湯海知道集團給他訂了一張機票回渝市述職,他心中有愧啊。
湖州分公司的辦公室裝修、人員工資、兩臺汽車,前前後後花了好幾十萬,這特麼連本錢都還沒賺回來,何德何能坐飛機回家呀?
看着辦公桌上還有幾十萬的貨款欠單,湯海給中源建材行政部打了個電話:“你們給我訂張火車票就行了。”
行政部那邊回覆:“這是陳總的意思。
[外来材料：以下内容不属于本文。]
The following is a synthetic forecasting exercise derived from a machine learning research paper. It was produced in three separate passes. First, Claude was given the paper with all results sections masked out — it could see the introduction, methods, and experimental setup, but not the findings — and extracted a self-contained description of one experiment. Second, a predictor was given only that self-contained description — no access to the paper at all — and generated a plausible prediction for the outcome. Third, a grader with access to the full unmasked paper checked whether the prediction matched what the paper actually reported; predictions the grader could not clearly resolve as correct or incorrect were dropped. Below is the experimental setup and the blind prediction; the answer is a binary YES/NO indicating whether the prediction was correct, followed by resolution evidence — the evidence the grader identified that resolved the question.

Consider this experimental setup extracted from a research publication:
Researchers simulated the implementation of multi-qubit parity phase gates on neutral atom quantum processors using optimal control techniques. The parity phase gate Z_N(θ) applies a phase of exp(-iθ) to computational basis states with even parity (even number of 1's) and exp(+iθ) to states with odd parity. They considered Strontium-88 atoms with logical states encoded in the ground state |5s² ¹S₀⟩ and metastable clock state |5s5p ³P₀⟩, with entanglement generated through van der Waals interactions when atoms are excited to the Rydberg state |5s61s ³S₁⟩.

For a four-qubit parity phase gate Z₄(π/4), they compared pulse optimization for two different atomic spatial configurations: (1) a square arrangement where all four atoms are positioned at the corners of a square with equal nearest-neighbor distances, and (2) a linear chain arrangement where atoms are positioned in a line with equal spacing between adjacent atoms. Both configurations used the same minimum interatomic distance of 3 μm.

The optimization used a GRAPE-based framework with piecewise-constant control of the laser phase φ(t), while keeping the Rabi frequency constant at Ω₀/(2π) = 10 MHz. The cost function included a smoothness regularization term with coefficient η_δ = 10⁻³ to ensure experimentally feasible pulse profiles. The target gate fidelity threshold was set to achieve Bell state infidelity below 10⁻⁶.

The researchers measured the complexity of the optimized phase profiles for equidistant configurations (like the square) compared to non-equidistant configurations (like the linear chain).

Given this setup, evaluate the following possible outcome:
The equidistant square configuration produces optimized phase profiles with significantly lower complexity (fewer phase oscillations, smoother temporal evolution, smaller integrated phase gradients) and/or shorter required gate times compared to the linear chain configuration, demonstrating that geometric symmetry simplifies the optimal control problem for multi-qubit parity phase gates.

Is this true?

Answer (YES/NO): NO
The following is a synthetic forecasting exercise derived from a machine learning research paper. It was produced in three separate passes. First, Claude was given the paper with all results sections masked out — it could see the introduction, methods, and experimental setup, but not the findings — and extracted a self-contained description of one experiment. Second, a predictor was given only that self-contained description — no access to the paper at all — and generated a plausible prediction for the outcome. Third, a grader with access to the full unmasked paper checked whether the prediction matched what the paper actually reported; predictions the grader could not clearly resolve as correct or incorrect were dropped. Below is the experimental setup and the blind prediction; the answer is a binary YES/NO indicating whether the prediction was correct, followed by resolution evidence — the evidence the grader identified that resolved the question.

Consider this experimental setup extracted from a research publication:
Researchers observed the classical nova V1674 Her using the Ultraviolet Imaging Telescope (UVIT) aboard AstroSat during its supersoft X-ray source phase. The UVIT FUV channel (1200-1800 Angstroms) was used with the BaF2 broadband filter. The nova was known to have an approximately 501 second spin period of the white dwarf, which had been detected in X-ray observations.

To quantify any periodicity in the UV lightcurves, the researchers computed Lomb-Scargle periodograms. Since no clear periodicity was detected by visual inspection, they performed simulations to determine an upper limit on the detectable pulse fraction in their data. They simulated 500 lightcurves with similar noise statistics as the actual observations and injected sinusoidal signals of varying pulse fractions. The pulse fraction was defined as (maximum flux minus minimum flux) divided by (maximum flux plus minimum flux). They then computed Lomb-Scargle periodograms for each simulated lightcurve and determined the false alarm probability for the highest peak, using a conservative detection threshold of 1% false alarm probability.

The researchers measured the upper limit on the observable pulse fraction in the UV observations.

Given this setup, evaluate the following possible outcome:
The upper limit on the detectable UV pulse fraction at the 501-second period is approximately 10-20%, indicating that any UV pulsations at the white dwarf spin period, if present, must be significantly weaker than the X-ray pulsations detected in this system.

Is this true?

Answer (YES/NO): NO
”
湯海這才勉強接受。
不過在回渝市之前,湯海打算再去萬興建材經營部拜訪一下劉月紅。
老實說,如果沒有劉月紅的幫助,他恐怕連一張欠單都收不回來。
劉月紅不在公司,打電話才知道她去了建材經營部的店鋪裡,說是店鋪裡有很多貨,需要人照看。
對於湯海的來訪,劉月紅有些意外。
“湯經理,快坐!”劉月紅收拾出了一根凳子,招呼道。
湯海打量了一下四周,納悶的問:“怎麼就你一個人呢?”
劉月紅道:“快過年了嘛,有的同事是外地來的,就提前放他們回去了。你說只放外地的,不放本地的,好像一碗水沒端平,反正年底了沒什麼生意,乾脆就都放了。”
湯海道:“你倒是個好人,難爲你一個人還在這兒堅守陣地。”
劉月紅道:“我就一個人,在哪兒不是過啊?”
湯海道:“就不打算再找一個壓寨夫……君?”
劉月紅垂下眼簾,沒有說話。
不過多久,她的眼眶就紅了起來。